A kind of user management based on RBAC model and a key log in realizing method Download PDFInfo
- Publication number
- CN109388922A CN109388922A CN201710658740.8A CN201710658740A CN109388922A CN 109388922 A CN109388922 A CN 109388922A CN 201710658740 A CN201710658740 A CN 201710658740A CN 109388922 A CN109388922 A CN 109388922A
- Authority
- CN
- China
- Prior art keywords
- user
- role
- key
- module
- permission
- Prior art date
- Legal status (The legal status is an assumption and is not a legal conclusion.

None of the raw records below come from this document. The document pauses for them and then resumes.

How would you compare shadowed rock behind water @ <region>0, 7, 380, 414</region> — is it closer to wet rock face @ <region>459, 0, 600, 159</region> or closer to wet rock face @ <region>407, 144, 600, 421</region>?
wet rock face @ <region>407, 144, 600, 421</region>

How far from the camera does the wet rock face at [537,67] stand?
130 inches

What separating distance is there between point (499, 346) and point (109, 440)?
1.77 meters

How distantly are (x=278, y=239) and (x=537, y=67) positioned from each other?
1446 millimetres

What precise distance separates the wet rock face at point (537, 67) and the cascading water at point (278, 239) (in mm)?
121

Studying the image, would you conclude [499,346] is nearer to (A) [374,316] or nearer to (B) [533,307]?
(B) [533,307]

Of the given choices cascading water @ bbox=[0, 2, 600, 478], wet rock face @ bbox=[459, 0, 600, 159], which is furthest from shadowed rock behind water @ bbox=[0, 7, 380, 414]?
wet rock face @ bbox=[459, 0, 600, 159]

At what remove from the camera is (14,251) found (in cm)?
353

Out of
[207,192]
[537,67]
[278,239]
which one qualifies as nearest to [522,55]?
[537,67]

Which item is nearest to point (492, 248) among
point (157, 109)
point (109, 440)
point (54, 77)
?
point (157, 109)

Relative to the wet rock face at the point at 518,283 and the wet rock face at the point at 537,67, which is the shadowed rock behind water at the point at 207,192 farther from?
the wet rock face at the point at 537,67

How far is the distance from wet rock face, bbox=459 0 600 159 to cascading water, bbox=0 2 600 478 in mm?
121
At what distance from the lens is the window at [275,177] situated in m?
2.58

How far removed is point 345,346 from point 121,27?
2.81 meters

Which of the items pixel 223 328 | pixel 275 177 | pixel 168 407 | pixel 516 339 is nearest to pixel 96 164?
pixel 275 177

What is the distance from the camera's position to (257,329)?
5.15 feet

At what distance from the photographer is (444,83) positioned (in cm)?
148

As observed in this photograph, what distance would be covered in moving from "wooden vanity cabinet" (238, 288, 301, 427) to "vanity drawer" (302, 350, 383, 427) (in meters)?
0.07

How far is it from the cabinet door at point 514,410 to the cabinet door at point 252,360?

Google has not performed a legal analysis and makes no representation as to the accuracy of the status listed.)
- Pending
Links
Classifications
-
- G—PHYSICS
- G06—COMPUTING; CALCULATING OR COUNTING
- G06F—ELECTRIC DIGITAL DATA PROCESSING
- G06F21/00—Security arrangements for protecting computers, components thereof, programs or data against unauthorised activity
- G06F21/30—Authentication, i.e. establishing the identity or authorisation of security principals
- G06F21/31—User authentication
Abstract
A kind of user management based on RBAC model and a key log in realizing method, based on RBAC(Role-Based Access Control) model, carry out the setting of user and role, i.e. permission is associated with role, user obtains the permission of these roles by becoming the member of appropriate role, role created to complete various work, and user is then assigned corresponding role according to its responsibility and qualification, and user easily can be assigned to another role from a role.The merging of the demand and system of role Ke Yixin and assign new permission, and permission can also as needed and be recycled from certain role.The relationship of role and role can establish to include wider objective circumstances.The realization of a key login function is carried out using the user management based on RBAC model, not only realize a key login function, the service efficiency of correspondence system is improved for user, additionally it is possible to which the user of entire each key login system object and permission promote the adhesiveness of each family for integrating objective system.
Description
Technical field
The present invention relates to information data administrative skill field, a kind of user management based on RBAC model and one are particularly related to
Key logs in realizing method.
Background technique
The right access control RBAC model (Role-Based Access Control) of based role is visited as tradition
Ask that the promising of control replaces widely being paid close attention to.In RBAC, permission is associated with role, and user is by becoming appropriate
The member of role and obtain the permission of these roles.This just greatly simplifies the management of permission.In a tissue, Jiao Seshi
It creates to complete various work, user is then assigned corresponding role according to its responsibility and qualification, and user can be very
Easily another role is assigned to from a role.The merging of the demand and system of role Ke Yixin and assign new power
Limit, and permission can also be recycled from certain role as needed.The relationship of role and role can establish wider to include
General objective circumstances.
Currently, the scale of information-based systems construction is increasing, system is more and more.It is in-house at one, usually all
Five or more information systems are used, user needs frequently to carry out in the family of each system to log in switching back and forth, causes pole
Big benefit inconvenient for use, reduces working efficiency.In view of the situation, a key, which logs in, (is existed using same user name and password
Seamless switching between one in-house subsystems) realization of function will be provided with biggish demand.But reality is, by
In each system from different developers, different user and permission are used, the realization thus logged in a key causes
Technology barrier.
It is done to solve the above problems, logging in realization the invention proposes a kind of user management based on RBAC model and a key
Method is carried out the realization of a key login function using the user management based on RBAC model, not only realizes a key login function, be
User improves the service efficiency of correspondence system, additionally it is possible to which the user of entire each key login system object and permission are promoted
The adhesiveness of each family for integrating objective system.
Summary of the invention
The present invention provides a kind of user management based on RBAC model and a key logs in realizing method, and technology of the invention is real
Now based on the system architecture of B/S, suitable for the application software system operated in windows operating system, the present invention include with
Lower functional module:
Database management module: to store all data information, including user's table, Jiao Sebiao, user role contingency table, role
Authority list, menu sheet, page elements table, authority list;
User management module: to carry out logic realization to RBAC model;
One key, which logs in, realizes module: algorithm is logged in based on design and the key realized, to realize that a key logs in.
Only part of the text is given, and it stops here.